家族がせっせと世話を焼くから、居心地が良くて、本人はヘルパーさんを拒否しているのかもしれない。
上げ全据え膳でなんでも家族がしてしまうから、本人の要求がエスカレートする。
同じクオリティをヘルパーさんに求めるから、それをしないヘルパーさんに不満を抱いて拒否してしまう(家族に依存する)。
要介護者の要求はますます高くなり、家族は疲弊する。
その専門家は、「要介護者を困らせてもいい」と話すのです。
目から鱗が落ちました。
何人もの専門家に話を聞いてきましたが、こういう意見は初耳でした。
先回りして欲求を満たしてあげることが優しさではない。
本人ができることを増やしてあげることが本当の介護である。
手を伸ばせば届くティッシュを取るときでさえ、呼び出されることがあったとしたら。
それはもしかすると、過剰な介護が原因の1つかもしれない。
要介護者を大切にすることと、甘やかせることは違うのです。
「私は動けなくてこんなにつらいのよ! 呼んだらすぐに来なさいよ!」
そんな要求が苦痛になったら、自分のタイミングで要介護者から離れてしまっていい、とも専門家は言っていました。

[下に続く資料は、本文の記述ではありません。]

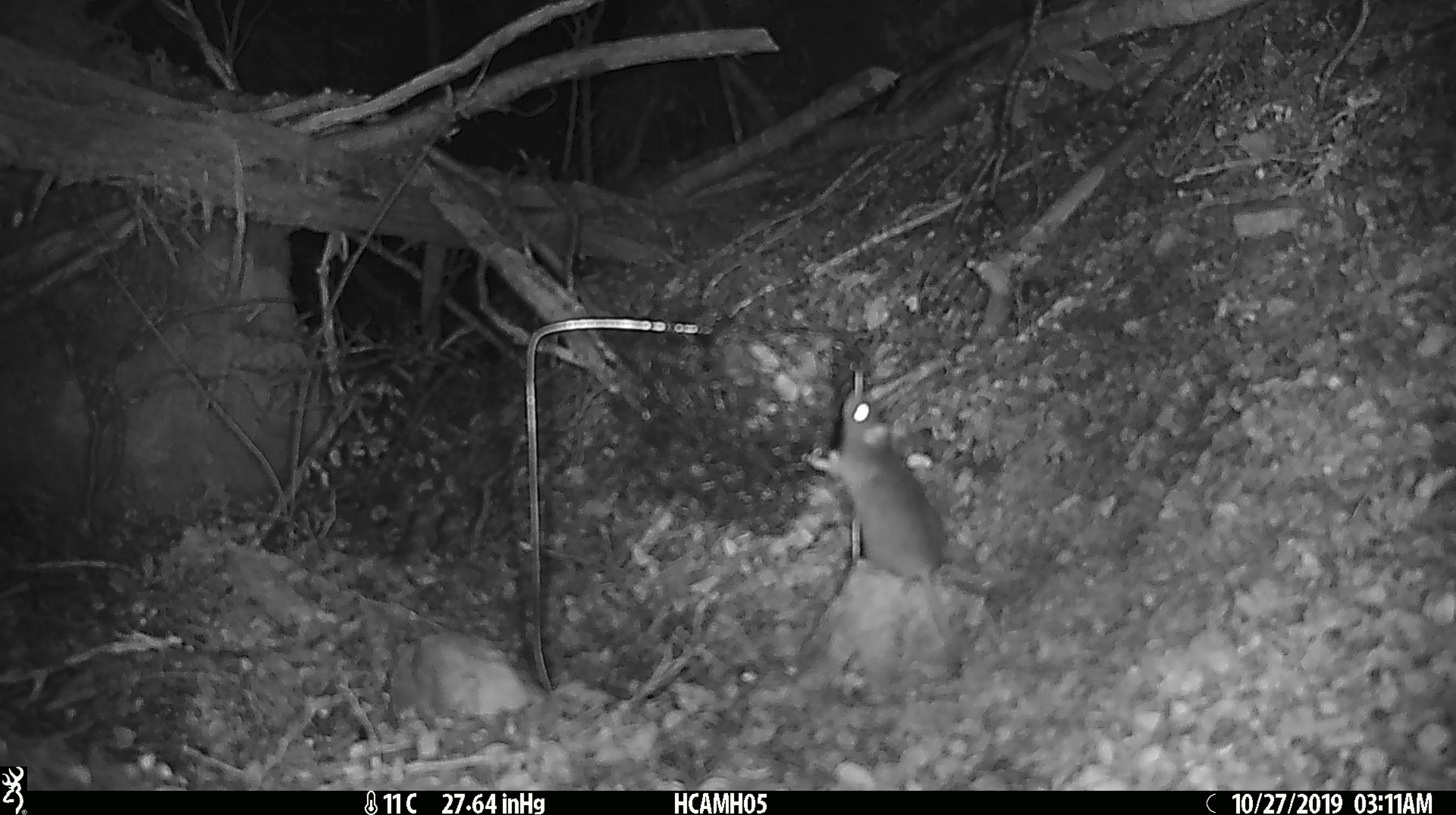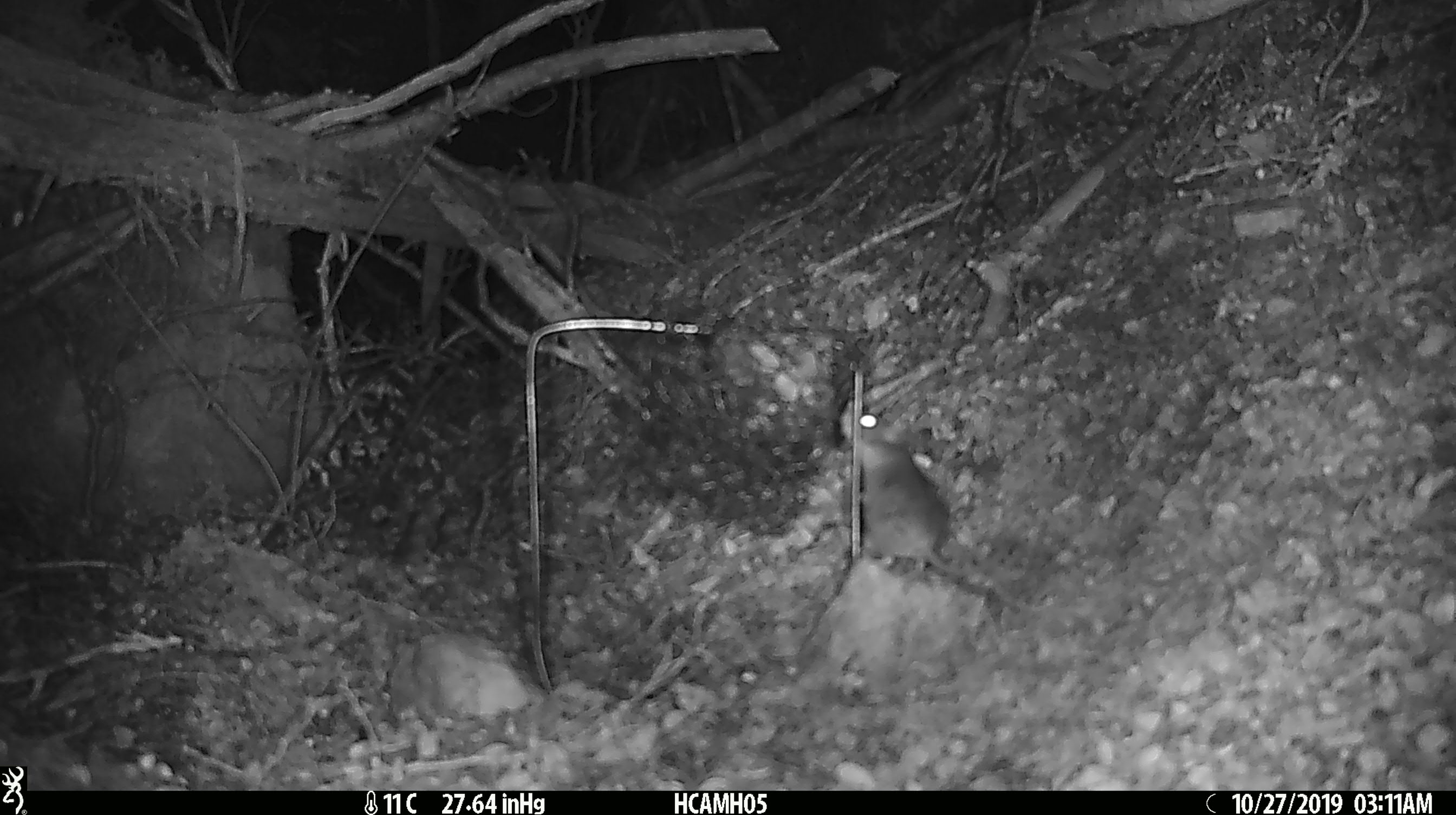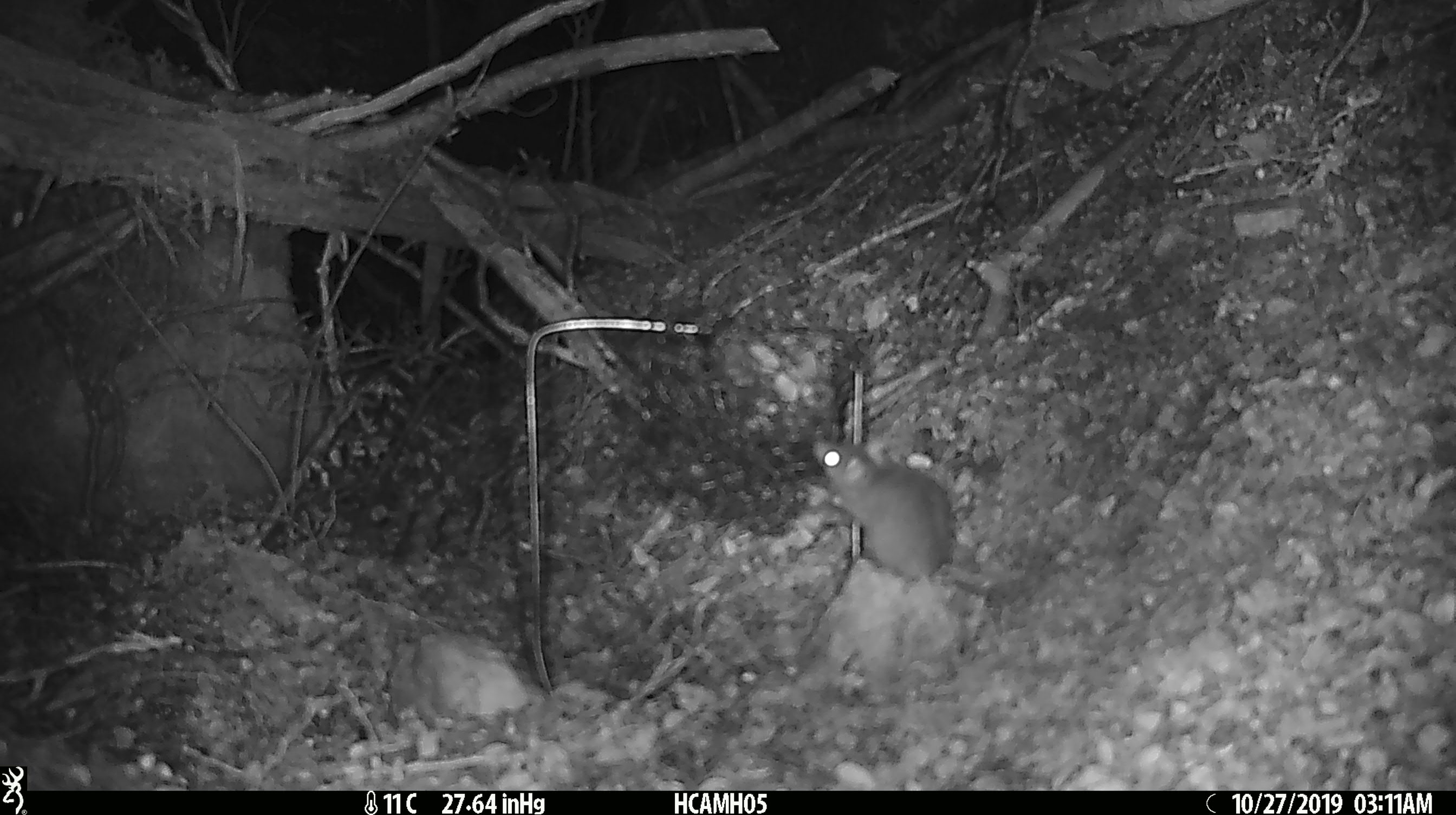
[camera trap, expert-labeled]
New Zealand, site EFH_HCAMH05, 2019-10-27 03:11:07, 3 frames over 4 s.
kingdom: Animalia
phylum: Chordata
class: Mammalia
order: Rodentia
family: Muridae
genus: Mus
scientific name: Mus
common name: mouse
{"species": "mouse (Mus)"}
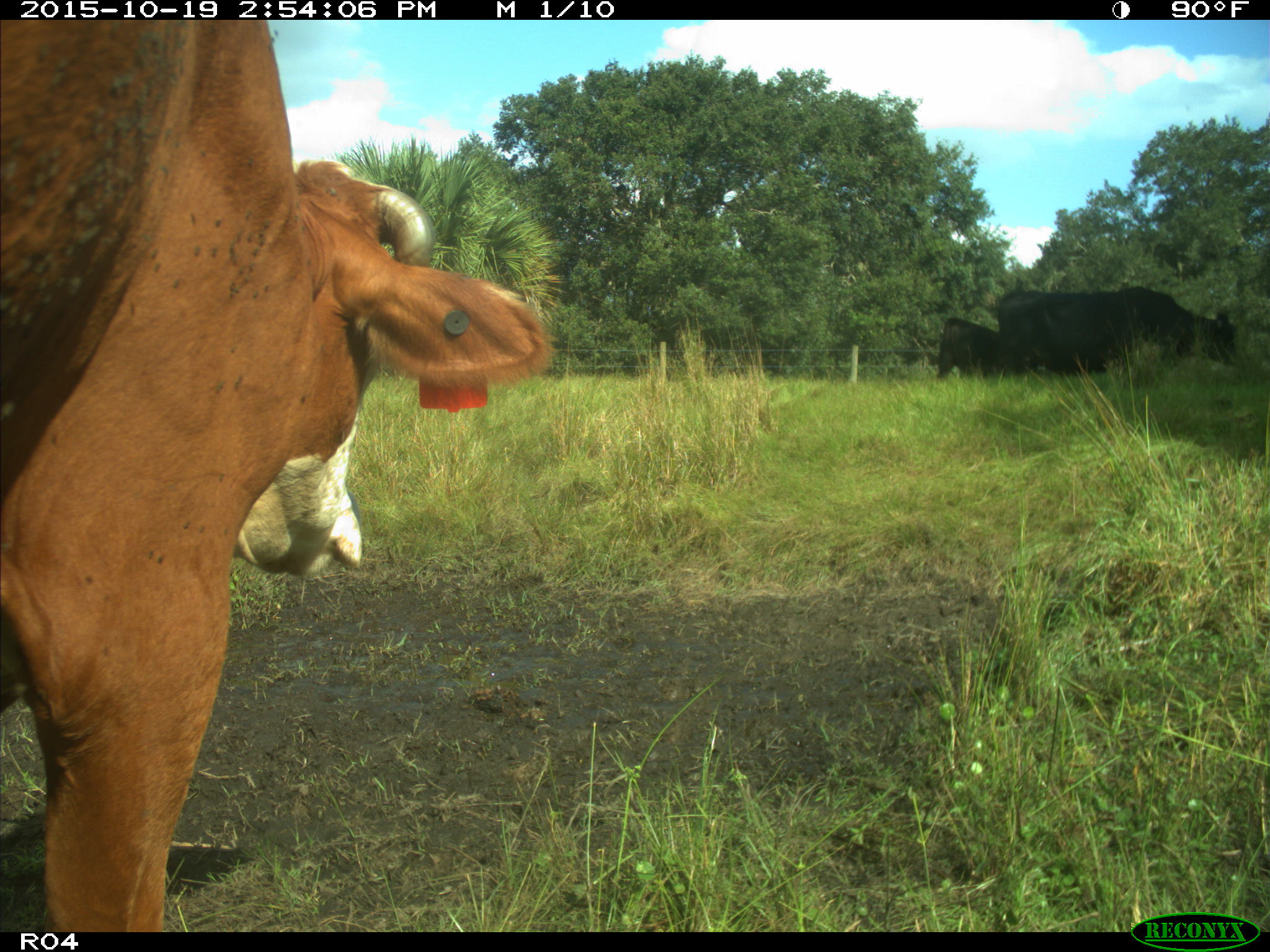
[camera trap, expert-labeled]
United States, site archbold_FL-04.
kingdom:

頼る人がいなくなれば、自分で何とかしようとするはず。
1人でできなければ、結局、ヘルパーさんに頼るしかない。
助けてくれるヘルパーさんにも、いままでより感謝の気持ちが芽生えるかもしれない。
介護者だって自分の人生があるのです。
自分の生活を大切にしていいのです。
超高齢化に向けて、要介護者は増えていくはずです。
介護関連の悲劇が少なくなりますように――。